The Root: We Can't Afford To Not Fix Justice System

Statistics released by the U.S. Bureau of Justice and analyzed by Ohio State law professor Michelle Alexander show that, as of 2008, more African American men are in jail today than were slaves in 1850.



Benjamin Todd Jealous is president and CEO of the NAACP.

Lateefah Simon is executive director of the Lawyers' Committee for Civil Rights of the San Francisco Bay Area.

Reforming the nation's criminal-justice system is one of the most urgent civil rights issues of our time. One shocking fact illustrates why: More African-American men are entangled in the criminal-justice system today than were enslaved in 1850.

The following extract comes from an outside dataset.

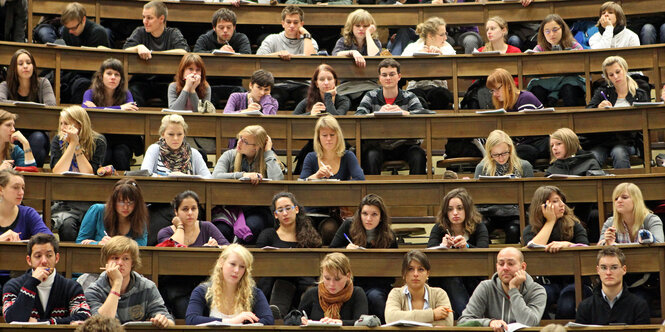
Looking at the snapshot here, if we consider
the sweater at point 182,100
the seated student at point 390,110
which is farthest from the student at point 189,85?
the seated student at point 390,110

How did we get here? The rise in America's penchant for punishment can be traced as far back as the 1964 presidential campaigns of Barry Goldwater and George Wallace, each of whom made law and order a defining plank of his platform.

President Richard Nixon continued the trend, framing Democrats as "soft on crime" and pushing for tough law-enforcement policies in opposition to President Johnson's credo of tackling crime through a "war on poverty." "Doubling the conviction rate in this country would do more to cure crime in America than quadrupling the funds for [Hubert] Humphrey's war on poverty," Nixon told voters.